As DeFazio detailed in the congressional hearings and as Kennedy powerfully depicts in her film, a glaring and deadly example is Boeing not telling airlines about the 737 Max’s MCAS system since this new navigation system would require additional costs to train pilots and in turn could make airlines less likely to buy them. This investigation did lead to the passage of the Aircraft Certification, Safety, and Accountability Act, which DeFazio described as necessary to “make sure what happened with the Boeing 737 MAX is never repeated.”

Boeing reached a settlement with the DOJ that, for many, did not deliver anything close to accountability.

These crashes also triggered a Department of Justice investigation into Boeing. At its conclusion in early 2021, the DOJ’s acting assistant attorney general said, “Boeing’s employees chose the path of profit over candor by concealing material information from the FAA concerning the operation of its 737 Max airplane and engaging in an effort to cover up their deception.”

In the closing days of the Trump administration, Boeing reached a settlement with the DOJ that, for many, did not deliver anything close to accountability. The Justice Department agreed to not prosecute the company, and Boeing agreed to pay $2.5 billion in penalties and compensation. While that might sound like a big number, it’s only 4 percent of the $62 billion in total revenue Boeing made in 2021.

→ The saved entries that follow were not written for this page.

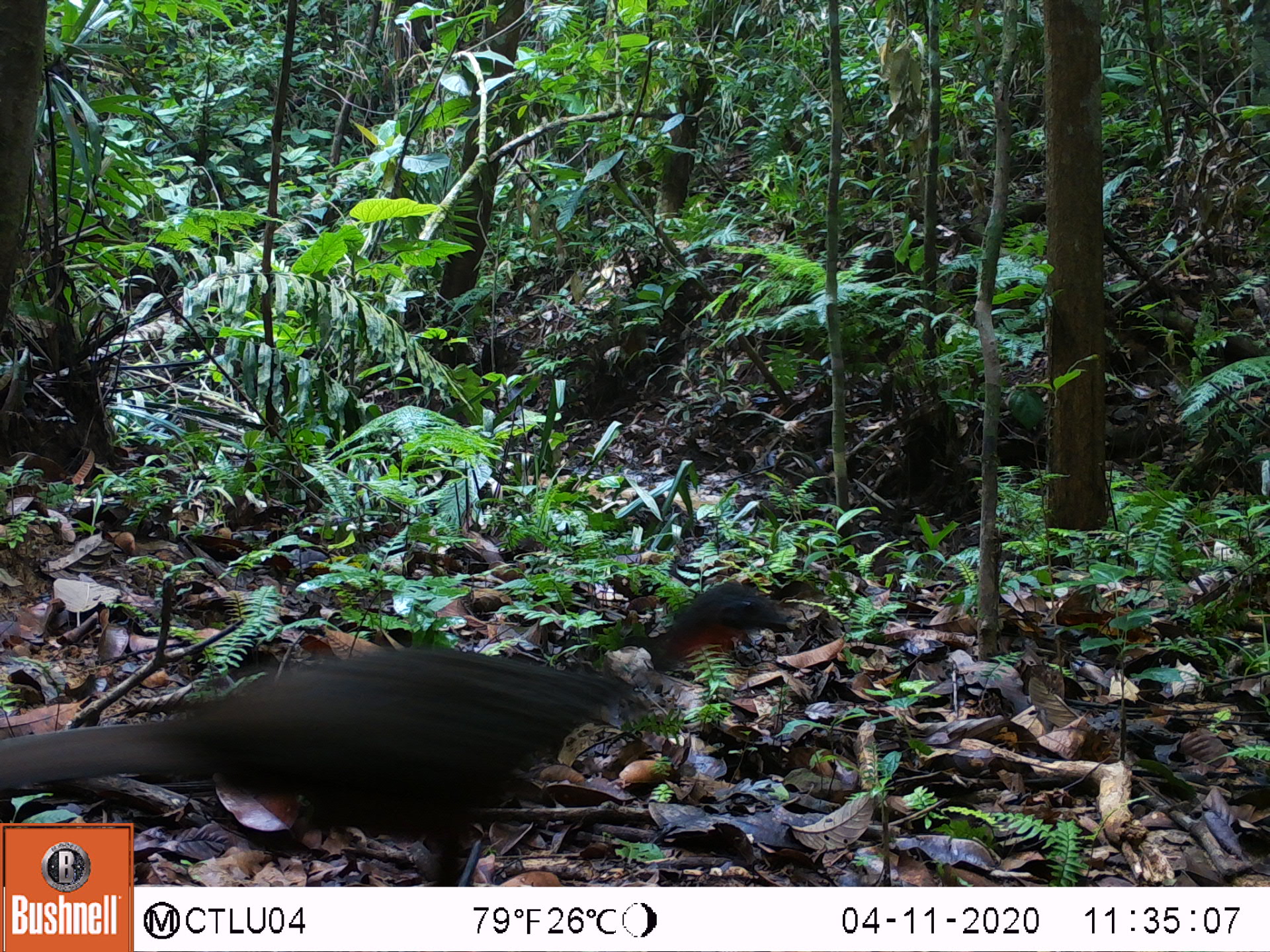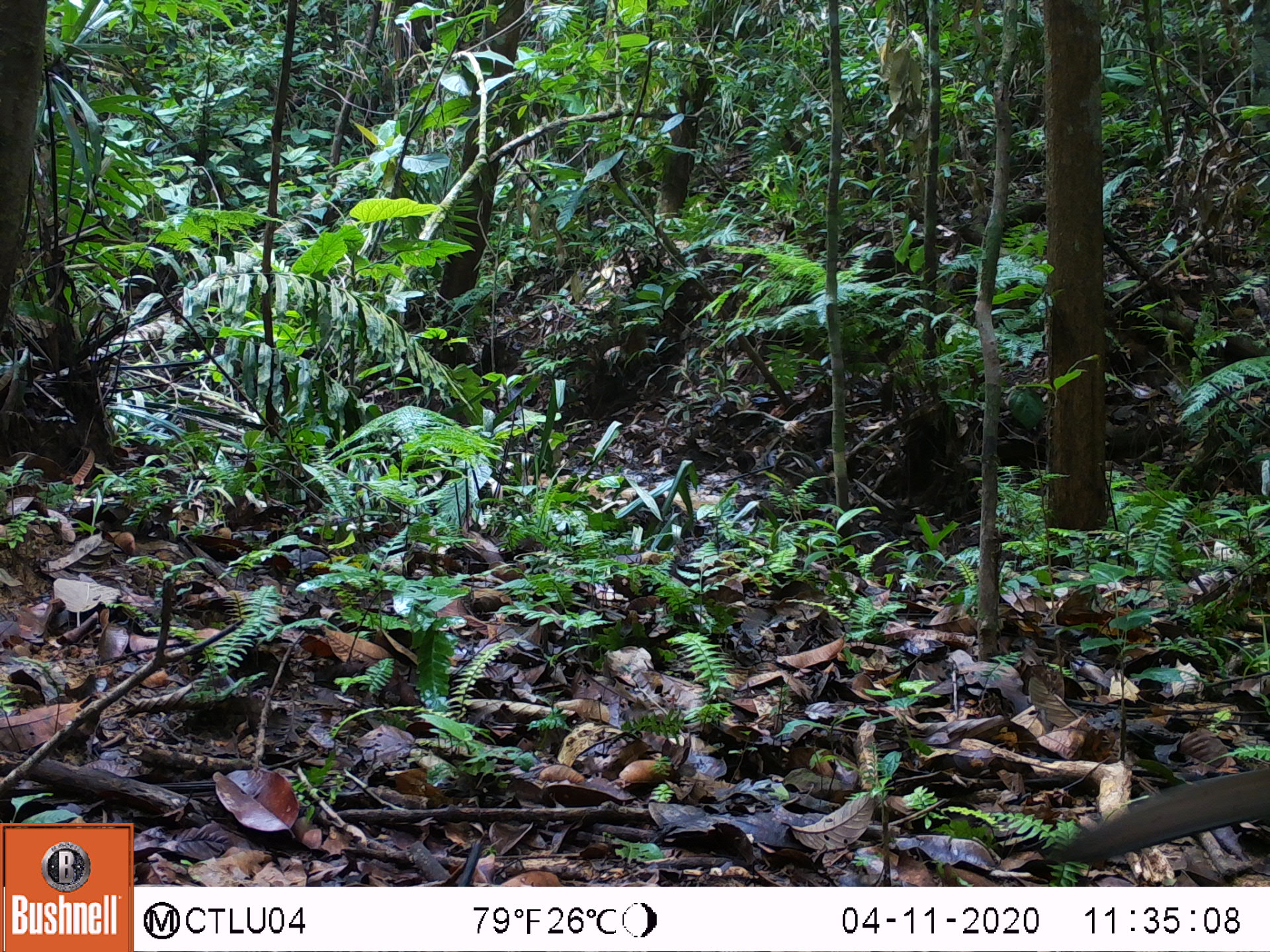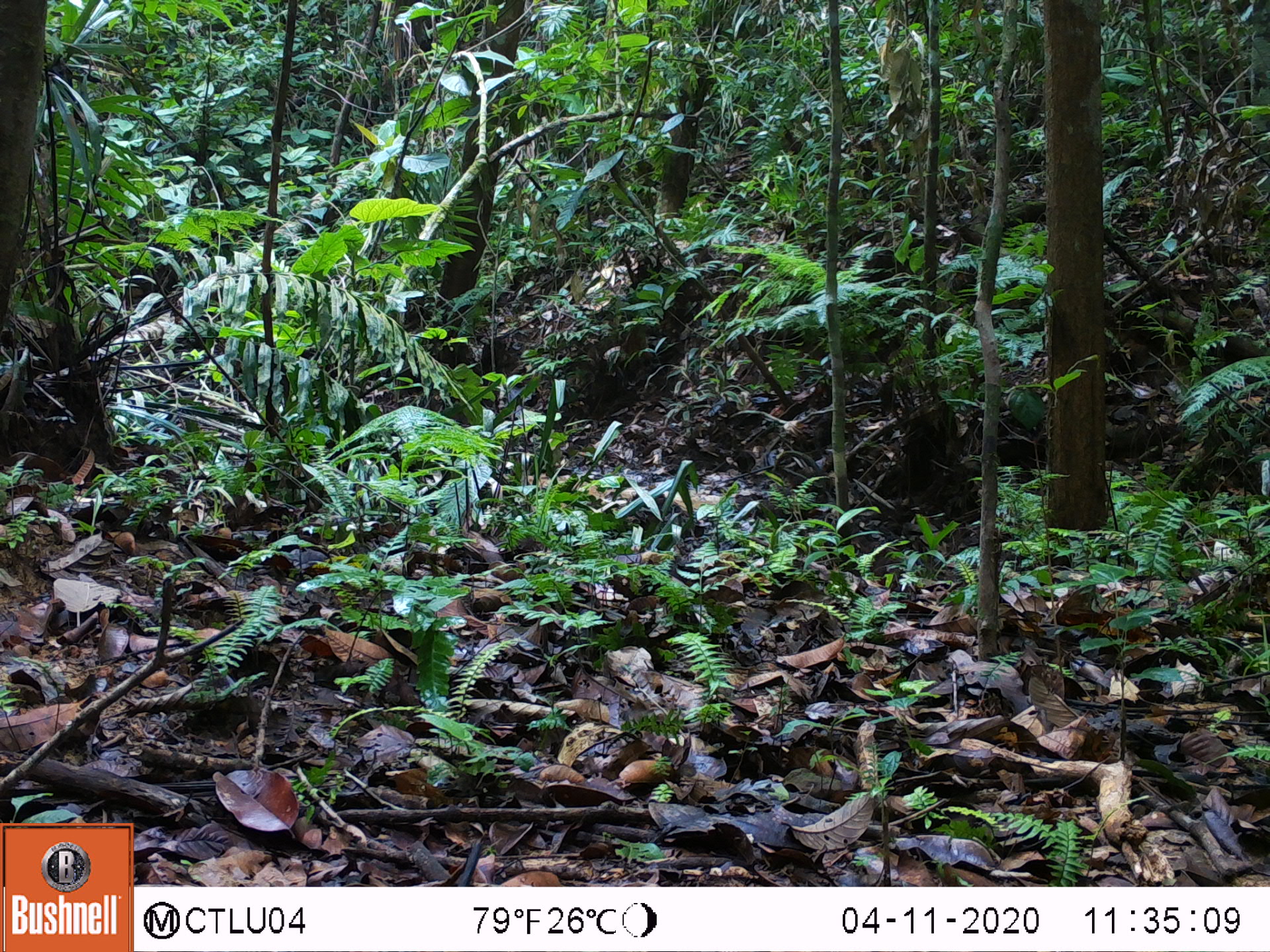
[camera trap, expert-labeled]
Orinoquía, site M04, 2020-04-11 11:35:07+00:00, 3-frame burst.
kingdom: Animalia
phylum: Chordata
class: Aves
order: Galliformes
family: Cracidae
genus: Penelope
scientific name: Penelope jacquacu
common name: spix's guan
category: spixs guan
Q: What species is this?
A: Spixs guan (spix's guan) (Penelope jacquacu).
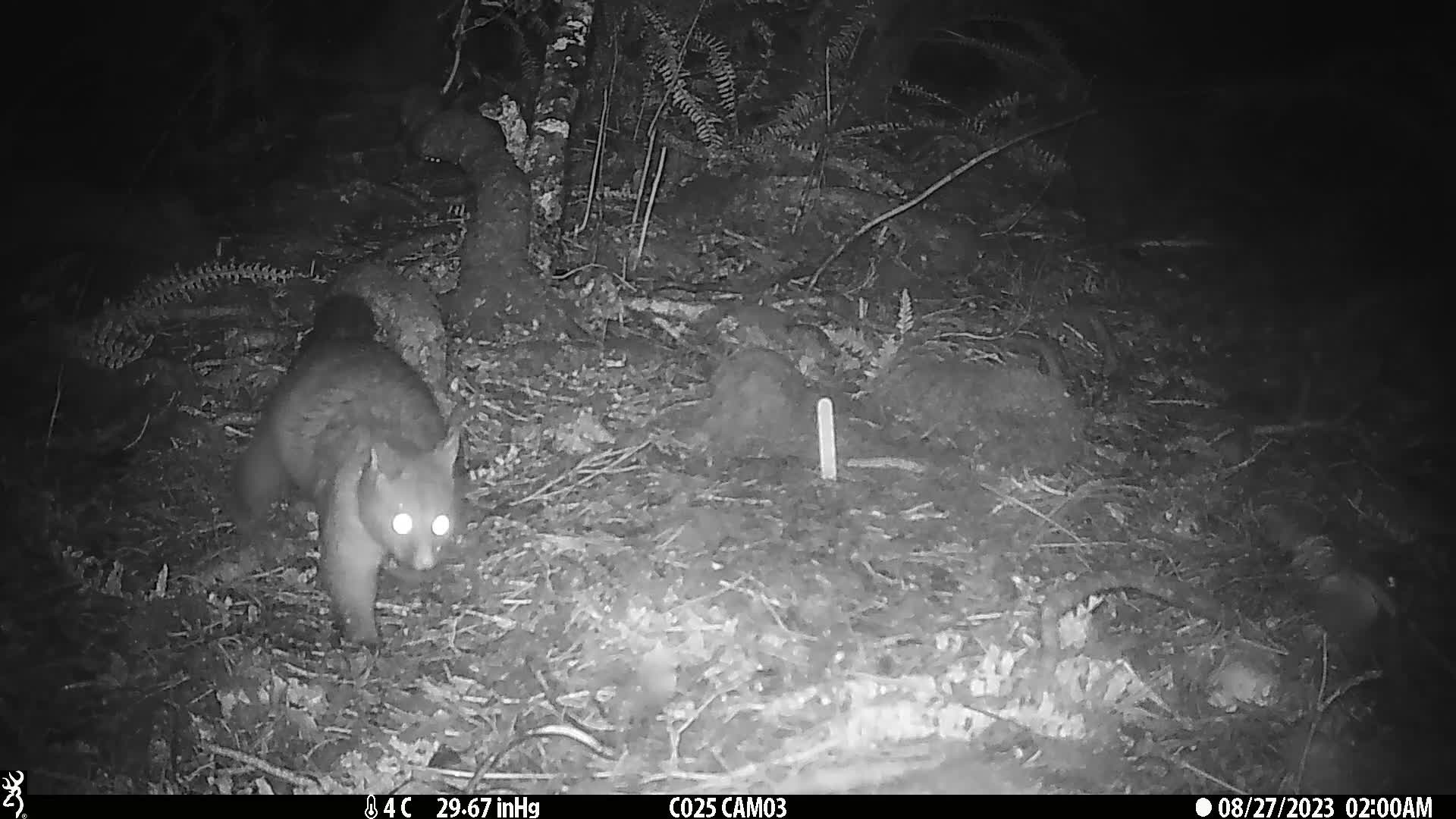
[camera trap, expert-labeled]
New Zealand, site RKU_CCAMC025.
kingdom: Animalia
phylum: Chordata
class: Mammalia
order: Diprotodontia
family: Phalangeridae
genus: Trichosurus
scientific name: Trichosurus vulpecula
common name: common brushtail possum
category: possum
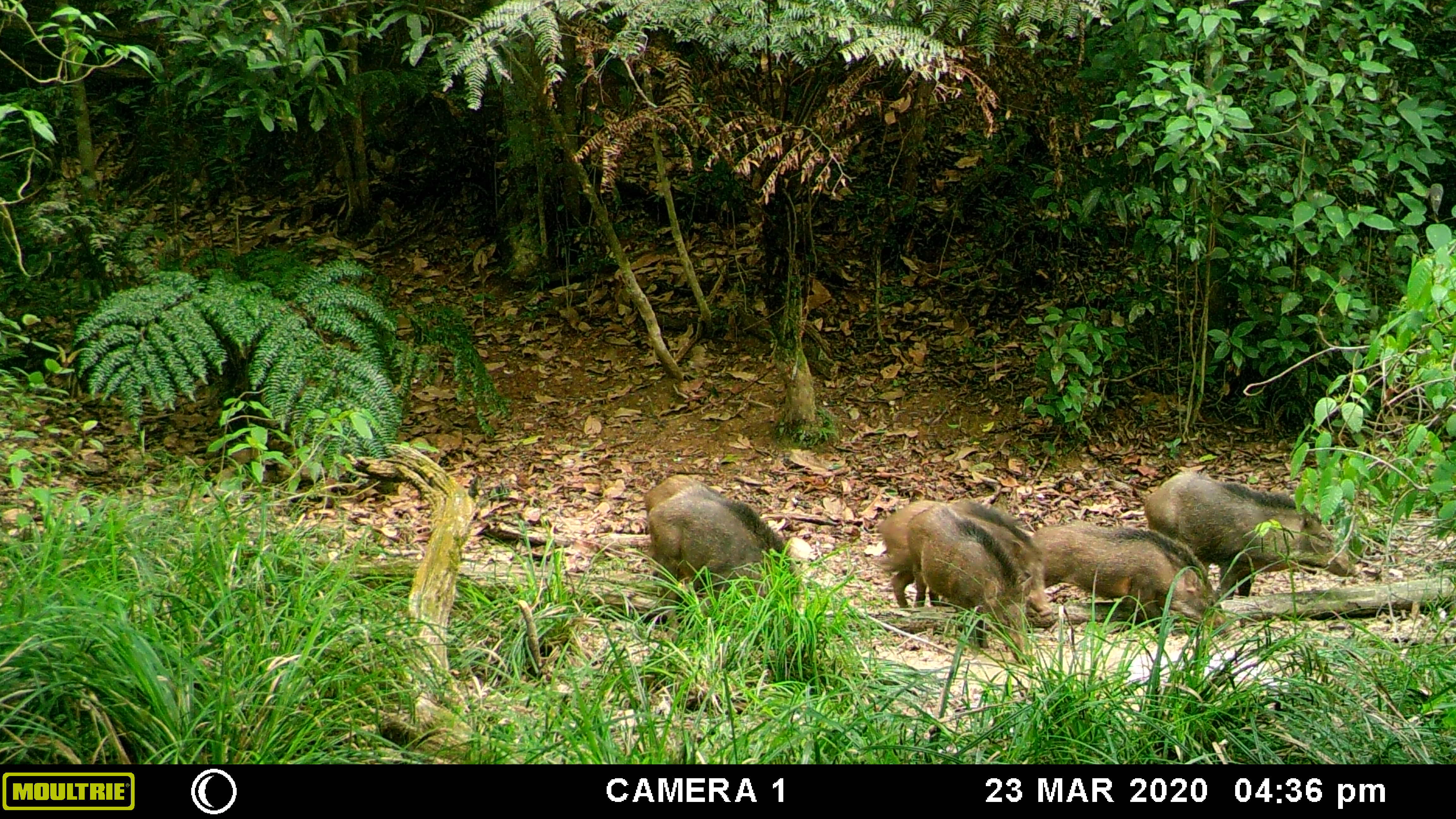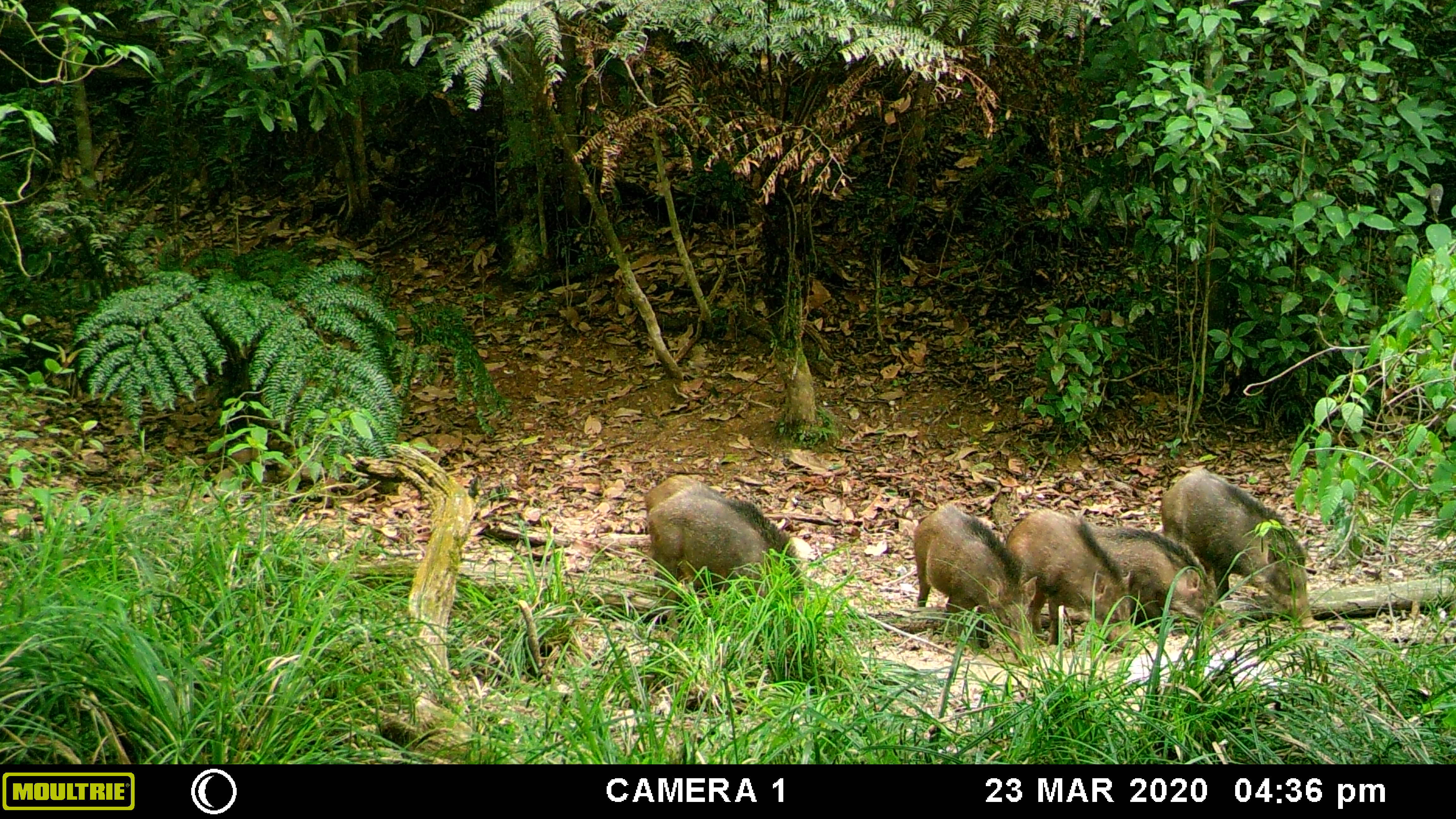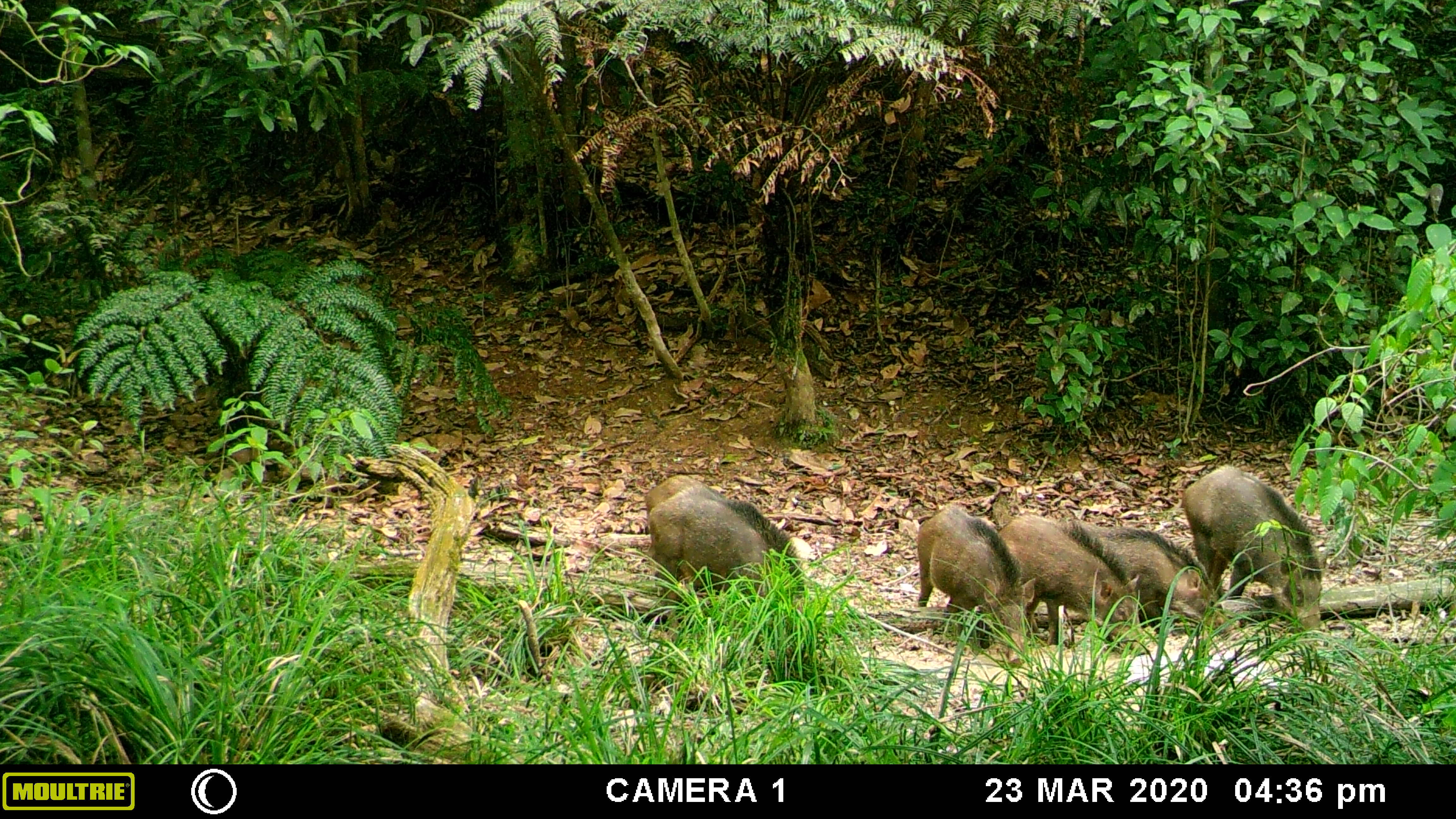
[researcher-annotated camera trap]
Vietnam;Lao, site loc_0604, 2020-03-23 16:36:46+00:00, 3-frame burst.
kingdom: Animalia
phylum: Chordata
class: Mammalia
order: Artiodactyla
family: Suidae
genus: Sus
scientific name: Sus scrofa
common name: eurasian wild pig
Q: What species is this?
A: Eurasian wild pig (Sus scrofa).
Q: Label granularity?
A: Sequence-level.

When this settlement was announced, DeFazio rightfully slammed it as a “slap on the wrist” and “an insult to the 346 victims who died as a result of corporate greed.” DeFazio added in a statement at the time that by the terms of this settlement “senior management and the Boeing board were not held to account.” The Oregon congressman went on to state poignantly that “from where I sit this attempt to change corporate behavior is pathetic and will do little to deter criminal behavior going forward.”

Beyond that, the families of those who died in the two crashes say they were not even consulted before DOJ settled with Boeing, prompting 15 of them to file a federal lawsuit in December seeking to revoke the company’s protection from further prosecution.

To date, one lower-level Boeing employee — a former pilot — was criminally charged for providing “materially false, inaccurate and incomplete information” to the FAA about Boeing’s MCAS system. According to the DOJ, he was “scheming to defraud Boeing’s U.S.‑based airline customers to obtain tens of millions of dollars for Boeing.”

While Muilenburg was fired as CEO of Boeing in December 2019, he left with more than $60 million in pension benefits and stocks. Boeing stock, which was at a low of $95 a share in early 2020, was trading Friday at over $200 a share.

There’s no escaping that there’s a different sets of rules when it comes to our (in)justice system: one for the wealthy and powerful and another for the rest of us. And the longer that injustice continues, the more likely it is we see future cases of corporate greed that translate into death.